TEXT SEGMENT:
· · · · · · ·

Friday 15 July 2011

The Murdoch Mafia


(Note: This is a guest piece)

So far the News International scandal, which is only just unravelling, has focused almost exclusively on ‘phone hacking’ and the invasion of privacy by Murdoch’s printed media. Though this has considerable celebrity and ‘human interest’ value, it entirely misses the main game.

Murdoch’s newspaper business in Britain, though mostly profitable, is peanuts compared to his television and entertainment interests. Murdoch long ago ceased to be a traditional ‘press baron’. He is not Citizen Kane. Unlike newspapers, which anyone can print, television broadcasting is a highly regulated and highly politicised business. In every country, the state is eager to keep control of television broadcasting, the main opinion-forming media, because taxes and broadcast rights generate enormous revenues. TV broadcasting is in the gift of the political class and even a slight ‘regulatory difficulty’ can cost a media company billions or shut it out 
completely.

So any media giant wanting to be in television must have considerable influence over the political elite in the country. These are the people who ultimately take the decision whether or not to let them in.

· · · · · · ·

DIRECTIVES:
1: Translate this sentence from the guest piece on the Murdoch scandal into Spanish: "Murdoch long ago ceased to be a traditional ‘press baron’."
2: Summarize the guest piece on the Murdoch scandal in two sentences.

GIVEN INFORMATION:
· · · · · · ·

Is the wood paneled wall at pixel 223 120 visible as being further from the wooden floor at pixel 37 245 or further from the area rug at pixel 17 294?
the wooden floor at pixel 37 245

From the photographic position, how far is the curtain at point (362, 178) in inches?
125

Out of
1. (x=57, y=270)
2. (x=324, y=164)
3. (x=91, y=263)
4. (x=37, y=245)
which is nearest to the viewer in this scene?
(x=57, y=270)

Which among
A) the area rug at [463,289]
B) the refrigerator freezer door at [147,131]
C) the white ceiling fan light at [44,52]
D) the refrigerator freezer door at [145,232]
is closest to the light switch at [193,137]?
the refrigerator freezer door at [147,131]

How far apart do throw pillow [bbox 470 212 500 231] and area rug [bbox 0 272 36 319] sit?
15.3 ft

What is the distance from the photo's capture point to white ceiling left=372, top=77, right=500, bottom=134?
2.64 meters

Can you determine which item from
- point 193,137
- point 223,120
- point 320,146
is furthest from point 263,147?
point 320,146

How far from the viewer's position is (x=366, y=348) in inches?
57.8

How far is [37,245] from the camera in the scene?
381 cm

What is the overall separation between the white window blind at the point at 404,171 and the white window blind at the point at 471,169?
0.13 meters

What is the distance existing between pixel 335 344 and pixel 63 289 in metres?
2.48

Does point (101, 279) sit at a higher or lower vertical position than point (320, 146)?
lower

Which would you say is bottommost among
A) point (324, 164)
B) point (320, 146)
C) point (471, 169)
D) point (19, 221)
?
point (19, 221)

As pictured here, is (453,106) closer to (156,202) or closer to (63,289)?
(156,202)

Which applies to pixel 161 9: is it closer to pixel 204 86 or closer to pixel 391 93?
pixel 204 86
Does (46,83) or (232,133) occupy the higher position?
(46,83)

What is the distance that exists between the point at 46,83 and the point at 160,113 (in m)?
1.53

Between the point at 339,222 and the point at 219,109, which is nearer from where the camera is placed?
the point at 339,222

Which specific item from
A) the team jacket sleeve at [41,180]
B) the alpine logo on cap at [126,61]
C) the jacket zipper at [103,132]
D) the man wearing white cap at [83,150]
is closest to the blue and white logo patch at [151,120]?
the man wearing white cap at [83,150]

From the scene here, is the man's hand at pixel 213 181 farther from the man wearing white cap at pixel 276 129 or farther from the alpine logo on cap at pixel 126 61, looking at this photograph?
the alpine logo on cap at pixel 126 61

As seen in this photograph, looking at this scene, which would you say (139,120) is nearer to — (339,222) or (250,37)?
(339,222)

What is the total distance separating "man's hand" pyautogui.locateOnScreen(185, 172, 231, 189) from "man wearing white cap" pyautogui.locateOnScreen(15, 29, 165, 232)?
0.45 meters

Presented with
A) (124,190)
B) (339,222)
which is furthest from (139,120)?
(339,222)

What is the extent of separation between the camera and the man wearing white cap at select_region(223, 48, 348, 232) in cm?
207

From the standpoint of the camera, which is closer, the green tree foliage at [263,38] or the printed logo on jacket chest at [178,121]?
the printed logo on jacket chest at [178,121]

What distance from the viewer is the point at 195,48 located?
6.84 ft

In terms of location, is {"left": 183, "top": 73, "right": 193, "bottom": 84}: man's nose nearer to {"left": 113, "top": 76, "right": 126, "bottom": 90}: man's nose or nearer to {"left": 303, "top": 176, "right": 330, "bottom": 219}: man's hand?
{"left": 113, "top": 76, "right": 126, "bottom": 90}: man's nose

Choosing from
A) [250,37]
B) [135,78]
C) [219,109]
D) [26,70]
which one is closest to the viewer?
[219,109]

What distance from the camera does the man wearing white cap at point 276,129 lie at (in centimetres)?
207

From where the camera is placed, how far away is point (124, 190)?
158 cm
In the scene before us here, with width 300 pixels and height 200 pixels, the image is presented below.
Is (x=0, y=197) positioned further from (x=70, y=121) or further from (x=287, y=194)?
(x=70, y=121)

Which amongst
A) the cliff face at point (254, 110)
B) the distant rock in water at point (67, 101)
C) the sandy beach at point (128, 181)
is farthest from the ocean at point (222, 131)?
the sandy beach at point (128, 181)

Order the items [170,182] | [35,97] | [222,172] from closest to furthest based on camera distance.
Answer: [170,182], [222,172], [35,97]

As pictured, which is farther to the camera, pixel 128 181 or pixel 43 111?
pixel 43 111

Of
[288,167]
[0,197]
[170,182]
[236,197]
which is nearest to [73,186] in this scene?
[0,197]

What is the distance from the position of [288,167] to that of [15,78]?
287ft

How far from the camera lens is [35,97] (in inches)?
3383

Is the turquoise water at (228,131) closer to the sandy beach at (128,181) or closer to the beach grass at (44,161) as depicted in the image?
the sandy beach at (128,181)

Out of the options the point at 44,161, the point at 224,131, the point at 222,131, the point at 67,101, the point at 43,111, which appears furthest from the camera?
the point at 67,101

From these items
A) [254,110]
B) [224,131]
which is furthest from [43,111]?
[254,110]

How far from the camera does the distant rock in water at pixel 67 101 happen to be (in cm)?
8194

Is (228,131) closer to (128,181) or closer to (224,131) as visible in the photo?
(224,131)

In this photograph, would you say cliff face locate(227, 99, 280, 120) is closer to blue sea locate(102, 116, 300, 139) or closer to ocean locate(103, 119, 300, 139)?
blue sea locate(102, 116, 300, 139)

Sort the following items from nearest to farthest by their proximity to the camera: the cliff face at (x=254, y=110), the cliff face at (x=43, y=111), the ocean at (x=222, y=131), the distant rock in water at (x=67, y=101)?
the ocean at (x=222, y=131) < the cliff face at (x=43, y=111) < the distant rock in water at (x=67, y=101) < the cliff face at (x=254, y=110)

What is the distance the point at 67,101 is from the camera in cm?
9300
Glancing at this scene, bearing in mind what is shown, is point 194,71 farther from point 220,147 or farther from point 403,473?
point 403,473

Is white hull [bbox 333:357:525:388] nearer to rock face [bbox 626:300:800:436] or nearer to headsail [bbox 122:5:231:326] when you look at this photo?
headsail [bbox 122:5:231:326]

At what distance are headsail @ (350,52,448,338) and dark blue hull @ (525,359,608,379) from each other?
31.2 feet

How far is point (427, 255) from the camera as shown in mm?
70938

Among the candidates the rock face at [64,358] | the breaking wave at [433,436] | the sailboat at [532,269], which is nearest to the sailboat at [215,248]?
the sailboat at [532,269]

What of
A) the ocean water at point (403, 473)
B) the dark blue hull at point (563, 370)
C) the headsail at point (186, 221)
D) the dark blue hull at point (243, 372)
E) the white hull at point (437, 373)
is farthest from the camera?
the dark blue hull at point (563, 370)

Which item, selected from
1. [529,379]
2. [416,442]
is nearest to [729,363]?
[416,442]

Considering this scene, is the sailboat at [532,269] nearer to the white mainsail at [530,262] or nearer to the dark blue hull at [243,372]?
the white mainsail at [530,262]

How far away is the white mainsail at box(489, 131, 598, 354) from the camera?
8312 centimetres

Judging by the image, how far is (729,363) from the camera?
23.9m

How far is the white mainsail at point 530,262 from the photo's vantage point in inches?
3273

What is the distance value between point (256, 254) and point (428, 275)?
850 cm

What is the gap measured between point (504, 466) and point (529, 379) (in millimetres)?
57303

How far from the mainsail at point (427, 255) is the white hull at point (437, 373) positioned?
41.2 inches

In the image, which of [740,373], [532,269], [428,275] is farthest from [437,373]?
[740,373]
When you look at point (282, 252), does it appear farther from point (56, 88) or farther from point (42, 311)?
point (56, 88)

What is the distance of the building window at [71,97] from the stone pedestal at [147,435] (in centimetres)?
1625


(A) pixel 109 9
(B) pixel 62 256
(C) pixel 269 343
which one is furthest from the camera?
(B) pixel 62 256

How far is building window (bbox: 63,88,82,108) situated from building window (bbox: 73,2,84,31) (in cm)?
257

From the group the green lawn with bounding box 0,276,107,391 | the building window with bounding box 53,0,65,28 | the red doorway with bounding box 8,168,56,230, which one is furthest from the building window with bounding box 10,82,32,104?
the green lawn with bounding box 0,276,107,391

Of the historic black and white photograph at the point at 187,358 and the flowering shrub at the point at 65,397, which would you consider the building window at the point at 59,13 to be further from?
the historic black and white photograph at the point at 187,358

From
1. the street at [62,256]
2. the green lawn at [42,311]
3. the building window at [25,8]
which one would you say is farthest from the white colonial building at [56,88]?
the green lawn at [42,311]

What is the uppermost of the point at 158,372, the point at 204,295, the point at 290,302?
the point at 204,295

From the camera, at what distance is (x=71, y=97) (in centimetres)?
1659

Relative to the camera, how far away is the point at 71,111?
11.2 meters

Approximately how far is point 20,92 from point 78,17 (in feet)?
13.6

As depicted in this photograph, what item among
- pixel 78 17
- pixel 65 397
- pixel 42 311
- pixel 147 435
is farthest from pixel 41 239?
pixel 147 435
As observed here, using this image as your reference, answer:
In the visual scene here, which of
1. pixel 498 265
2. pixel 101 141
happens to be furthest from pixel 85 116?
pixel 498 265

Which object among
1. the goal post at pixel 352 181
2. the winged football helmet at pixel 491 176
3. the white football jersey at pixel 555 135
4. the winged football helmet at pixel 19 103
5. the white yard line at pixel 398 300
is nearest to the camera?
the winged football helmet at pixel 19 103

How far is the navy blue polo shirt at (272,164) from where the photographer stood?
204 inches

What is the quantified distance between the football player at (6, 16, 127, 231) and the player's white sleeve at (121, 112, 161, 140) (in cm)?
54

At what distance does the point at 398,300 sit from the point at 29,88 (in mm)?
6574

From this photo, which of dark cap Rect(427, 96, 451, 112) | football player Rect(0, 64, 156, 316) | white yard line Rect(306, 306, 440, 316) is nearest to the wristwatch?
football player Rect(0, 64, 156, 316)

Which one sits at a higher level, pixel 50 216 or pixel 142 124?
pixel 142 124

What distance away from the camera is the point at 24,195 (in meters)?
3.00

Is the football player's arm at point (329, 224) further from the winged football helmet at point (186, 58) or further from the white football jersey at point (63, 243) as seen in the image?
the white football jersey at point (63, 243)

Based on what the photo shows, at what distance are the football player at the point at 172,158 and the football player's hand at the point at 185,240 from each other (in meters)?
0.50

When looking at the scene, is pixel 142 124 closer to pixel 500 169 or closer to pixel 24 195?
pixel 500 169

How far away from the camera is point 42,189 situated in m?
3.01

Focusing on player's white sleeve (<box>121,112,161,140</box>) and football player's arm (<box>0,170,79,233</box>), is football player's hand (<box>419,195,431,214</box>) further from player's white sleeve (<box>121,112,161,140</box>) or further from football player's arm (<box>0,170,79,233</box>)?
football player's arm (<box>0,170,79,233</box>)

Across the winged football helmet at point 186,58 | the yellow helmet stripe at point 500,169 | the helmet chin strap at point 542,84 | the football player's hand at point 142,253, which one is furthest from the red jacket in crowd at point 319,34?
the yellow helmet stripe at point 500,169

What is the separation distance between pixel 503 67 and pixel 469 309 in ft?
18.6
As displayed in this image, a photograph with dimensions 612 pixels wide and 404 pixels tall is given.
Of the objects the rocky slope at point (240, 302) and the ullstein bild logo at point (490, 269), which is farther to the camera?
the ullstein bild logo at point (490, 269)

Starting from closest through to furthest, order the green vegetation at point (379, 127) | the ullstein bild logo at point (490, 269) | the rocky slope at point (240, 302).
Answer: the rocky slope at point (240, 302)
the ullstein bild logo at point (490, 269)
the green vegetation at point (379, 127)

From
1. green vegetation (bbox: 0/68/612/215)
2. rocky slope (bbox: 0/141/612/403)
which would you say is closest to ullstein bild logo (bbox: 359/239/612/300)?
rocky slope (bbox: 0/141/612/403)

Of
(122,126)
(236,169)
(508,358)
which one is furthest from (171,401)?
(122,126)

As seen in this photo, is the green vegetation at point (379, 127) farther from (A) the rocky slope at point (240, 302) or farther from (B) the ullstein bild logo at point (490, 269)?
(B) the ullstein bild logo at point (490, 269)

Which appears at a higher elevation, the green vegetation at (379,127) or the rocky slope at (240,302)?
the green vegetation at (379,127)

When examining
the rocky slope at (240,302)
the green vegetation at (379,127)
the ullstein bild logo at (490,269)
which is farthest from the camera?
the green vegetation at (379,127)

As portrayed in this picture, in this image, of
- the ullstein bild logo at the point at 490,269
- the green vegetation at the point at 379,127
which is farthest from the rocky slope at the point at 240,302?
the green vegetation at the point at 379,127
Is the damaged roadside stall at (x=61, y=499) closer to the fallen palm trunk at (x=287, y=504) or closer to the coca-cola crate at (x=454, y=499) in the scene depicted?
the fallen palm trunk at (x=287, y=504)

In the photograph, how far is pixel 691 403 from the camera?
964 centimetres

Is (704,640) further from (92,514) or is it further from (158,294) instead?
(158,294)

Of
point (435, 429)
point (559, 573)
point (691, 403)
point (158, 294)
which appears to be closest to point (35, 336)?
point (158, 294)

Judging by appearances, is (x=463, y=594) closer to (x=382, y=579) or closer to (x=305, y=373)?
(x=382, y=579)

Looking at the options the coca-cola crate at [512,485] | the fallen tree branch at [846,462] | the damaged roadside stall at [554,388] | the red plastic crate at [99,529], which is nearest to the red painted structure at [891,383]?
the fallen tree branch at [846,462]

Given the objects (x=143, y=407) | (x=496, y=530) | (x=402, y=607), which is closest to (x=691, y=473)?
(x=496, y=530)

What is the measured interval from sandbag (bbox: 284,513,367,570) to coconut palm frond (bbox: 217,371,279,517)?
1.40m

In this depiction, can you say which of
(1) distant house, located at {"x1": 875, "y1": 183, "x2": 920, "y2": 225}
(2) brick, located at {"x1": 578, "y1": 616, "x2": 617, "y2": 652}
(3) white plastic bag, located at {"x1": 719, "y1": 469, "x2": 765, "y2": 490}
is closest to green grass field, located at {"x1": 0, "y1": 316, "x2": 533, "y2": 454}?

· · · · · · ·

OUTPUTS BY TASK:
1: Murdoch dejó hace mucho tiempo de ser un ‘barón de la prensa’ tradicional.

2: Coverage of the News International scandal has centered on phone hacking and invasion of privacy by Murdoch's printed media, which misses the main game: his British newspaper business is peanuts next to his television and entertainment interests. Because television broadcasting is highly regulated, politicized and in the gift of the political class, any media giant wanting to be in television must have considerable influence over the political elite who decide whether to let it in.